The value of the settlement wasn’t disclosed.

  • AstraZeneca (February 2015)

During this period, AstraZeneca agreed to pay a lump sum of $20 million to people in a Prilosec and Nexium class action that lasted for over 10 years. These claims alleged that AstraZeneca spent more than $260 million on advertisements that would’ve invariably seen users pay more for these PPI medications.

  • Pfizer (2012 and 2016)

2012 was the year when Pfizer paid over $55 million to the US government. The latter accused Pfizer of not branding the drug properly and promoting it to medical personnel for illegitimate purposes. 

Pfizer had a fresh squabble with the US government in 2016. For context, the entity’s Wyeth Unit was accused of overcharging Protonix’s Medicaid. Pfizer parted with a mind-boggling $784 million to settle this claim.

Who Can File a Proton Pump Inhibitor (PPI) Lawsuit?

  1. To qualify for a PPI lawsuit, you must’ve used a related pill for at least 12 months and gotten a kidney disease or damage diagnosis. 

    Notable PPI drugs embedded in most lawsuits include:

    • Prilosec
    • Dexilant
    • Prevacid
    • Protonix


    If you suffered kidney damage from PPI use, note that you’re eligible for compensation. Thus, hire an attorney to review your case in conjunction with available proton pump inhibitor lawsuit information to seek a settlement that tallies all incurred damages. 

Questions Your Lawyer Might Ask Before Filing a Claim

What PPI Brands Did You Ingest?

Dexilant, Protonix, and Prevacid are the most common PPI brands in proton pump inhibitor lawsuits.

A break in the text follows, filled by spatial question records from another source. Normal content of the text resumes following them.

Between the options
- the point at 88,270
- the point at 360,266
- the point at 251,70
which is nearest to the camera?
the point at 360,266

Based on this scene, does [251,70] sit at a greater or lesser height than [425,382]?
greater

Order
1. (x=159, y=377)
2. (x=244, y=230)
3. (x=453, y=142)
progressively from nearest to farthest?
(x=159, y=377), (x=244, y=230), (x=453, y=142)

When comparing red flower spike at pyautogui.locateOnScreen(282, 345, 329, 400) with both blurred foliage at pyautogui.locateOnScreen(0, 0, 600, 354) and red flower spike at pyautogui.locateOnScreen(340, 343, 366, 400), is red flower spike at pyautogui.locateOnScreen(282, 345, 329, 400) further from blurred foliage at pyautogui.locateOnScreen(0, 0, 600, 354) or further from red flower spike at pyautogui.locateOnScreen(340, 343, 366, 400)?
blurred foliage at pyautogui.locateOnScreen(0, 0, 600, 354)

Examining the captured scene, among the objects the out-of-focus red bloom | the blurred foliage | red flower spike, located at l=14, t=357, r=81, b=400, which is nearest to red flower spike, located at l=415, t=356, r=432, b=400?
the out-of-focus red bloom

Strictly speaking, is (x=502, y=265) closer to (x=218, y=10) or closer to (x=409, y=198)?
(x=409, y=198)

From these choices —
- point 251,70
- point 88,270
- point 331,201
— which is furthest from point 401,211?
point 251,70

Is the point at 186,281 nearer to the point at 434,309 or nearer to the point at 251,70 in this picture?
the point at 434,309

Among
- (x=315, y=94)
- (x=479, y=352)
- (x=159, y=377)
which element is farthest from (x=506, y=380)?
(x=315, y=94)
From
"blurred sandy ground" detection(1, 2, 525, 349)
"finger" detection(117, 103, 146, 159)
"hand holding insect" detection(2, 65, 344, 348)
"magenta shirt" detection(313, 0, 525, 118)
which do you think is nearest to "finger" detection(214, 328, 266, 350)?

Thus, giving an insight into the variations you ingested is crucial for your attorney to build a rock-solid claim.

Did You Experience Side Effects After Taking PPI Drugs?

Proton pump inhibitors present numerous side effects, including diarrhea and nausea. PPIs can also cause severe side effects like kidney damage or peptic ulcers. 

Relay, in detail, to your lawyer, the mild to severe side effects you experienced while taking a PPI drug.

How Are You Managing Chronic Kidney Damage Caused By the PPI?

If you’re suffering from chronic kidney damage caused by a PPI, your legal advisor will need to know if you’ve undergone a kidney transplant or are still on dialysis. 

Both treatment methods can drain you physically and emotionally. Thus, keep your attorney informed about the procedures you’ve undergone. 

Final Words

If you or a loved one developed kidney disease or had bone fractures after PPI intake, note that you can get a fair settlement from the at-fault manufacturer. 

To start the procedure, hire a product liability attorney operating on a contingency-fee-basis. That way, you’re sure you won’t pay legal expenses until you receive a settlement.